Hello, I am just trying VariantRecalibrator on my 4 samples:

java -jar GenomeAnalysisTK.jar -T VariantRecalibrator -R gatk.ucsc.mm10.fa -input UnifiedGenotyper.output.snps.raw.vcf -nt 14 -recalFile file_for_ApplyRecalibration.recal -tranchesFile file_for_ApplyRecalibration.tranches -resource:sanger,known=false,training=true,truth=true mgp.v2.snps.annot.reformat.vcf -resource:dbnsp,known=true,training=false,truth=false,prior=6.0 mm10_dbsnp.vcf -an QD -an HaplotypeScore -an MQRankSum -an ReadPosRankSum -an FS -an MQ -an InbreedingCoeff -mG 4 -percentBad 0.05

which starts running then gives me this error: INFO 08:26:57,741 GATKRunReport - Uploaded run statistics report to AWS S3

##### ERROR ------------------------------------------------------------------------------------------

I'll try the VariantRecalibrator tool on some other data and have a closer look at the VCFs, maybe there is some quirk in them that is causing issues, thanks.

Hi, sorry just discovered ValidateVariants (!). This gives me:

File mgp.v2.snps.annot.reformat.vcf fails strict validation: the REF allele is incorrect for the record at position chr1:3000054, fasta says G vs. VCF says C

I'll check this and update, thanks.

Hi Geraldine, thanks for that. I think it must be something within one of the VCFs, and exactly as you said, some information is missing. I'll try and chase this up and post my findings, many thanks.

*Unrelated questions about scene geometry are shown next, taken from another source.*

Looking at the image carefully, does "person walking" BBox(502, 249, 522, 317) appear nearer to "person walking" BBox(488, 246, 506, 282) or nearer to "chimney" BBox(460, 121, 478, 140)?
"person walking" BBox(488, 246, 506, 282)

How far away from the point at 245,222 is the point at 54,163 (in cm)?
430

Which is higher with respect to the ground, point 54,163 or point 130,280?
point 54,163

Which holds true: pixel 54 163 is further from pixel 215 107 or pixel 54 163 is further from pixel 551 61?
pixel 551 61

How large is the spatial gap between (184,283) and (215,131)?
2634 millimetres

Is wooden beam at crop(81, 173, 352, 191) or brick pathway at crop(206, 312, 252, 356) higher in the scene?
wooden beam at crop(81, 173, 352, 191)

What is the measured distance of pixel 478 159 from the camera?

Ok, so I think your suggestions have helped me find the problem, the VCF causing issues is from ftp://ftp-mouse.sanger.ac.uk/REL-1211-SNPs_Indels/README, so it is a valid VCF but there must be differences between the reference sequence used by sanger and the reference sequence that I have used. I'll download their reference, re-run my pipeline to use that and then retry VariantRecalibrator. If this isn't the issue then I'll re-post, if not, consider the problem solved!, thanks.